• _ТЕКСТ ДОКУМЕНТА_
============
Частично недоверие к глобальным структурам проистекает от наследственных черт человеческой натуры. Многие полагают, что человек по своей природе крайне эгоистичен и агрессивен и войны являются соответствующим отражением его внутреннего содержания. Если исходить из этой точки зрения, то вымирание человечества как вида практически неизбежно. Поскольку разрушительная сила оружия с учетом современной технологии становится все больше и его эффективность увеличивается, наступит то время, когда человечество просто-напросто уничтожит само себя. Однако такого рода взгляды находятся в остром противоречии с постулатами многих религий, которые гласят, что “человек — величайшая драгоценность, и ее стоимость беспредельна” и что после соответствующей образовательной подготовки эти драгоценности могут увидеть свет и принести немалую пользу человечеству в целом. И не следует считать наивным отрицание религиями того, что люди ведут себя отвратительно по отношению друг к другу. К сожалению, в течение ХХ столетия человечество довело подобные способности до небывалой величины, и, возможно, этот век будут вспоминать как такой этап в процессе эволюции человека, когда подобного рода способность была доведена до ужасающих размеров.14 Это признание того, что “разрушение, война и эксплуатация являлись проявлением незрелости в длительном историческом процессе и что сейчас человеческая раса однозначно испытывает чувство тревоги, что свидетельствует о наступлении этапа зрелости”.15
Другие видят иные препятствия на пути создания глобальных структур. Так, они рассматривают многообразие человеческого рода как непреодолимый барьер на пути углубления международного сотрудничества и реализации инициатив, которые могли бы способствовать образованию глобального института власти. По их мнению, для того, чтобы сконструировать государственную машину, способную управлять на глобальном уровне, индивидууму необходимо обладать целым набором качеств, приемлемых для всех и признаваемых всеми, а этого в настоящее время нет. Но такой подход не принимает во внимание быстрого развития средств связи, происшедшего в ХХ веке, что является трудно оспариваемым свидетельством трансформации мира в глобальное сообщество. Революция в сфере коммуникаций явно сократила расстояния на нашей планете и привела к большему сближению наций. Более того, она заставила человечество подвергнуть сомнению устоявшиеся взгляды на человеческую натуру и якобы его (человечества) неспособность преодолеть первобытную ограниченность, равно как и внесла немалый вклад в рост самоощущения людей как граждан планеты.
============
• _ЗАДАНИЯ_
**a)** Что, согласно тексту о глобальных структурах, явно сократила революция в сфере коммуникаций?
**b)** Допишите текст о препятствиях к созданию глобальных структур, начав сразу после его последнего предложения.
============
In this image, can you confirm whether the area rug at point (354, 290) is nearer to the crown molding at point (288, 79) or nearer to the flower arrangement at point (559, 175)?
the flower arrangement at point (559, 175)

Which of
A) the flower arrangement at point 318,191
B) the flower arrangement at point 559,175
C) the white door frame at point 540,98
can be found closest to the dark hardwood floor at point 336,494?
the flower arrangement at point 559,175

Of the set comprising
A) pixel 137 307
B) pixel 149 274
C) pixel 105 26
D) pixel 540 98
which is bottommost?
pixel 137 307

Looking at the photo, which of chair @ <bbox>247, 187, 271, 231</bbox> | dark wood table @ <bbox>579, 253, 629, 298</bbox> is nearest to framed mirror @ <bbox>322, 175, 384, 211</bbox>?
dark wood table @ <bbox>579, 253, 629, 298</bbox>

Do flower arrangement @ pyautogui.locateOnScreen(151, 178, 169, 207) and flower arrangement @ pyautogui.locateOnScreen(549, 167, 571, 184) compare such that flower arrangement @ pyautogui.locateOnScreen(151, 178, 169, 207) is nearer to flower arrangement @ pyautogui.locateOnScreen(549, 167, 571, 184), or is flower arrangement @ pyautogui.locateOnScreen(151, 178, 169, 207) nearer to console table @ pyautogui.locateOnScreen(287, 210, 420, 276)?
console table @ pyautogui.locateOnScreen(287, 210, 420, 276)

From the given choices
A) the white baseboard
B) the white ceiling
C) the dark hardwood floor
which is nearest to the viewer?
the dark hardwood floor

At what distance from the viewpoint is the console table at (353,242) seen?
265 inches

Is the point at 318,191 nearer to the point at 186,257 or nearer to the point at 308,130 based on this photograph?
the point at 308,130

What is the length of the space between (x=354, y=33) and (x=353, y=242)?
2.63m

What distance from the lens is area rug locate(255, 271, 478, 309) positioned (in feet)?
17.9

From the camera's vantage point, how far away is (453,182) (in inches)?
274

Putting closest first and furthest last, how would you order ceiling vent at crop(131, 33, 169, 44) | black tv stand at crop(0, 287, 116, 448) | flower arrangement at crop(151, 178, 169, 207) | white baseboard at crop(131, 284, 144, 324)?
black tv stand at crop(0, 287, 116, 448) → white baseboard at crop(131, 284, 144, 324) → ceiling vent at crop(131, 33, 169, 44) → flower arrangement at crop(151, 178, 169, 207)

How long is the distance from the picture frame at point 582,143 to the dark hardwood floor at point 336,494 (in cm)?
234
============
• _ВЫПОЛНЕННЫЕ ЗАДАНИЯ_
**a)** Расстояния на нашей планете.

**b)**
Помимо быстрого развития средств связи существуют и другие всеми признаваемые факторы, способные помочь преодолению различного рода барьеров. Действительно, многие рассматривают Декларацию прав человека как своего рода широкомасштабный консенсус части международного сообщества по фундаментальным общечеловеческим ценностям. В различных статьях Декларации такой концептуально важный параметр, как воля людей, рассматривается в качестве основы для функционирования правительств и, соответственно, для периодического выяснения легитимности правительств посредством выборов (Статья 21). Должны быть обеспечены законодательные гарантии безопасности граждан и равной защиты для всех (Статья 7); полноценный доступ к информации, свобода образования ассоциаций и волеизъявления (Статья 19); право собственности (Статья 17); право на такой уровень жизни, который достаточен для поддержания здоровья и благополучия индивидуума и его семьи на необходимой отметке (Статья 25).16
В любом случае существование международных институтов или Всемирного правительства вовсе не означает стандартизации ценностей. Главное, чтобы был обозначен определенный круг человеческих ценностей, признаваемых всеми нациями и являющихся субъектом действия международных отношений, например, экологическая стабильность. А уже сверх того вполне могут существовать самые различные конкретные институциональные структуры. Например, различные религии и учения, равно как традиции и обычаи.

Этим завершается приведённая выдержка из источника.